Em uma manhã de sábado, aparece um comprador sério, vestido com roupas simples. O sujeito Chamava-se Faquir, pois podia tranquilamente esconder-se atrás de um poste sem que fosse visto. Fechamos o negócio. Imaginemos que o valor foi quinhentos, e ele apenas me pagou cem, ficando quatro prestações a serem quitadas no final de cada mês.

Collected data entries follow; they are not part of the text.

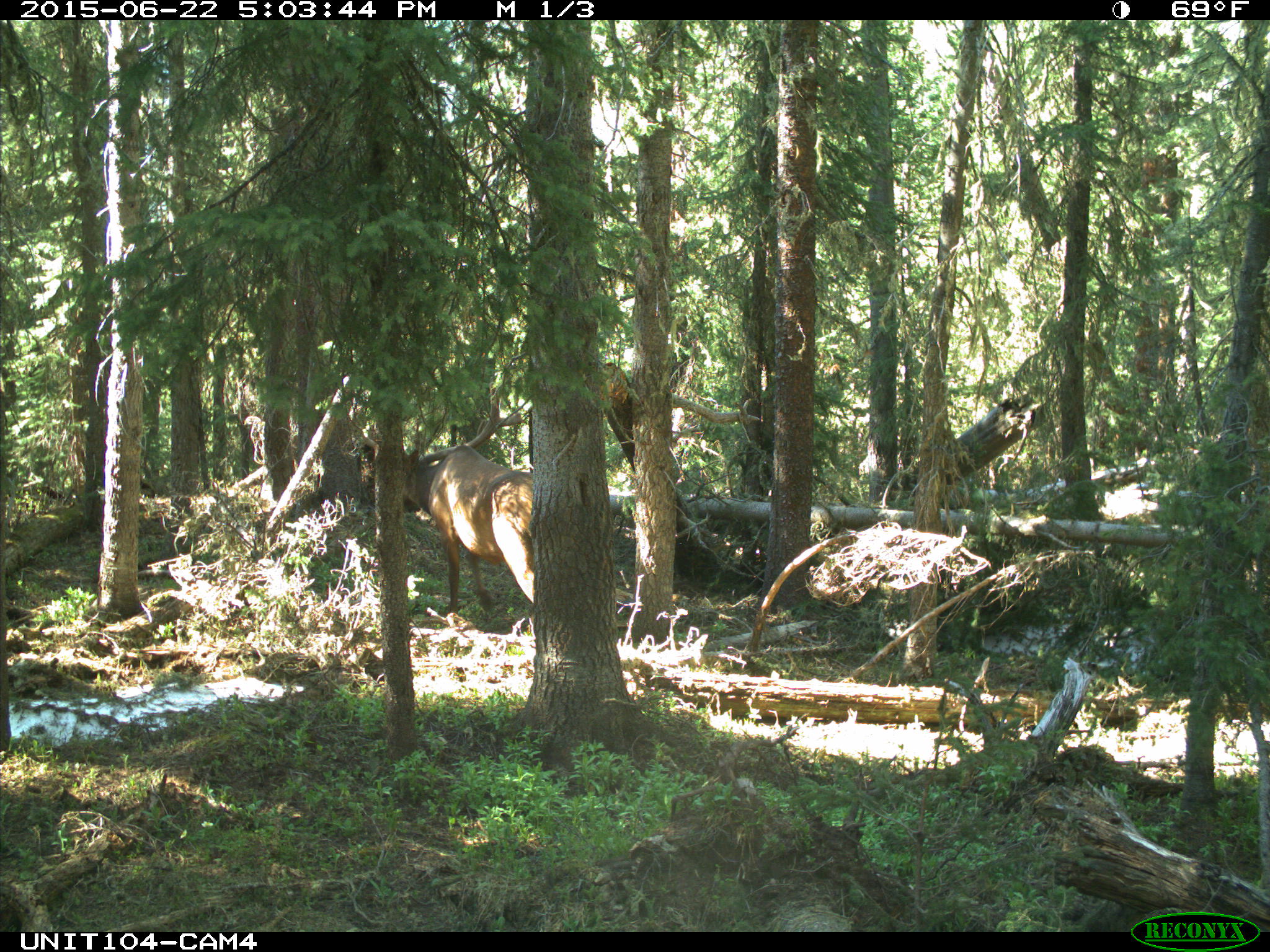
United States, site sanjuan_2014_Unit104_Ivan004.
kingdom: Animalia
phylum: Chordata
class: Mammalia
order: Artiodactyla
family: Cervidae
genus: Cervus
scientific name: Cervus elaphus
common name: red deer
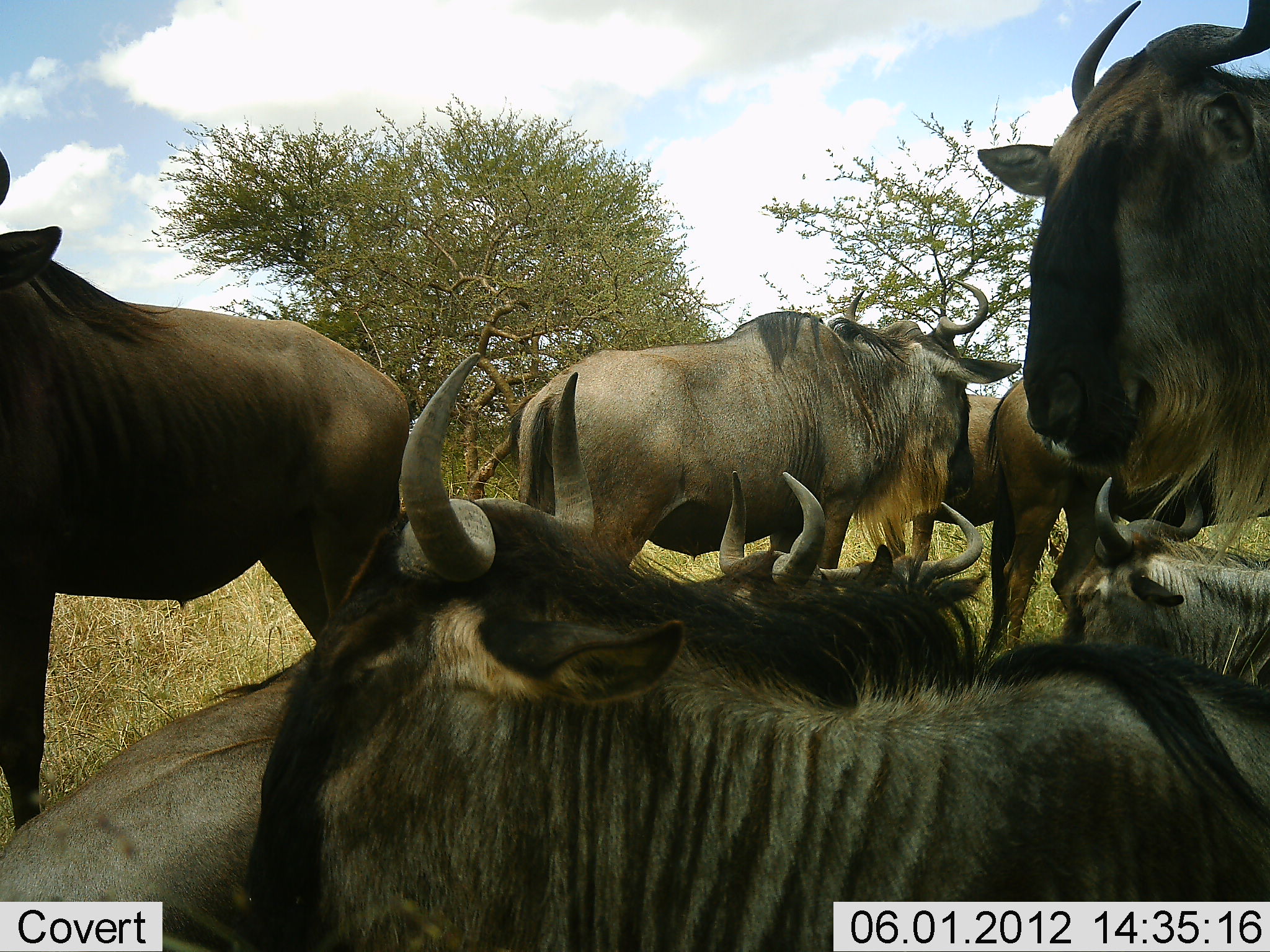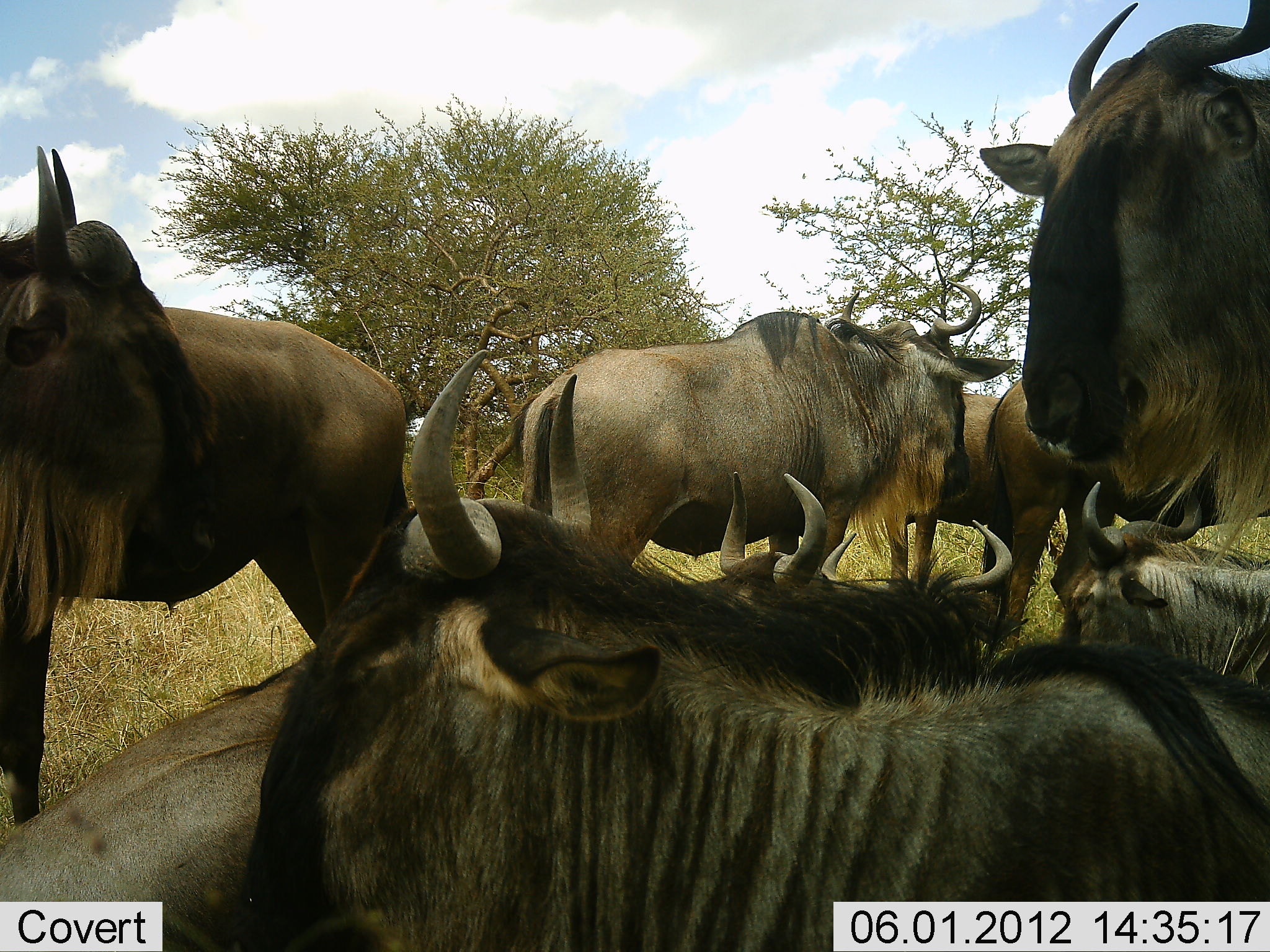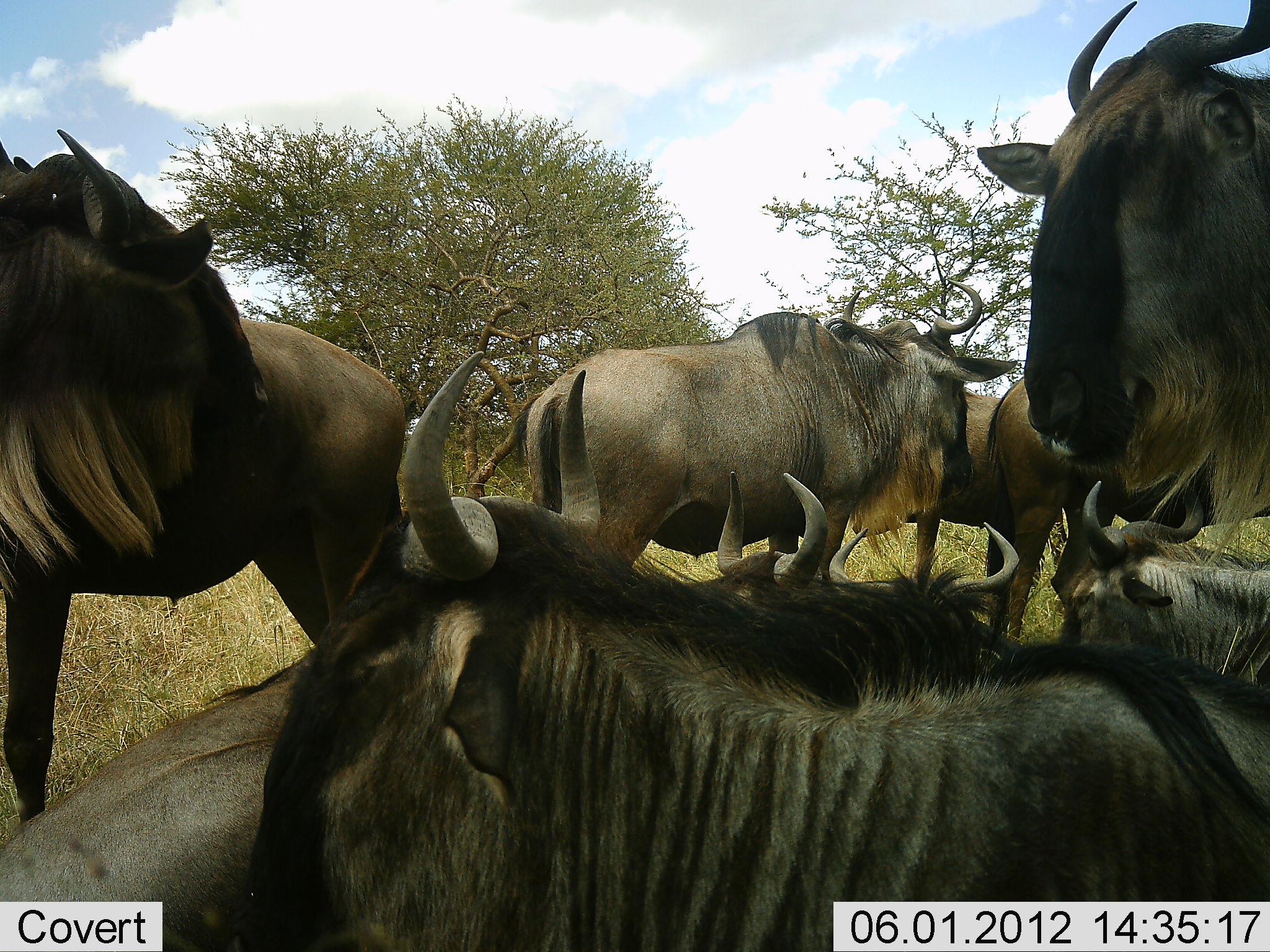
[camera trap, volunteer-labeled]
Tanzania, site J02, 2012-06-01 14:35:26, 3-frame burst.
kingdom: Animalia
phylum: Chordata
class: Mammalia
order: Artiodactyla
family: Bovidae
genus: Connochaetes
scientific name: Connochaetes taurinus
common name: blue wildebeest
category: wildebeest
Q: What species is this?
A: Wildebeest (blue wildebeest) (Connochaetes taurinus).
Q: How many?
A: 10.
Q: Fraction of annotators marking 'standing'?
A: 90%.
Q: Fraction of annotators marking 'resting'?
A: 90%.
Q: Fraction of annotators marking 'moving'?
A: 20%.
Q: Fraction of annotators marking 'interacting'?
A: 40%.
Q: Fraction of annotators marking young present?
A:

Jamais tive notícia de Faquir. Sumiu de Natal. Porém algo aconteceria. Durante meu estágio no CRUTAC (Centro Rural Universitário de Ação Comunitária), no último ano do curso, que aconteceu na cidade de Santa Cruz-RN, encontrei-me com Faquir feliz da vida. Veio em minha direção, e confesso que imaginei o pior. O encontro foi amigável, o rapaz estava feliz por ter conquistado o segundo lugar em uma gincana de carros que acontecera na cidade vizinha, dirigindo o seu Dauphine ainda branquinho. Por conhecer a ótima situação financeira dos jovens da outra cidade, imagino que o Dauphine era o único carro velho a participar. De quebra, usava o veículo em seu trabalho. Era um orgulhoso motorista de táxi.

O motivo da segunda colocação naquela gincana aconteceu por acaso. Chegando ao local, procurou saber se ainda podia inscrever-se. Podia. Foi informado de que  era obrigatória a companhia de uma partner. Nesse momento, uma moça fez um  sinal para participar, e ele aceitou. A última tarefa da gincana era parar, apanhar uma garrafa de Coca-Cola e a partner teria que ingerir seu conteúdo por inteiro. Quando Faquir chegou nesse posto, havia vários carros parados, esperando que as elegantes moças tomassem delicadamente o refrigerante. A moça ao lado de Faquir pegou a garrafa, entornou de uma só vez o conteúdo na boca e a devolveu vazia. Faquir disparou, chegando assim na segunda colocação.

Na despedida, desculpou-se por não ter honrado sua dívida comigo. Adiantei-me e dei o débito por quitado, ganhando mais um abraço de Faquir. Não perguntei se ele dividira o prêmio com a garota.

Dauphine, um carrinho com o condão de mudar a vida de um ser humano. No caso de Faquir, para melhor.

EvaldOOliveira

Sócio Correspondente do Instituto Histórico e Geográfico do RN.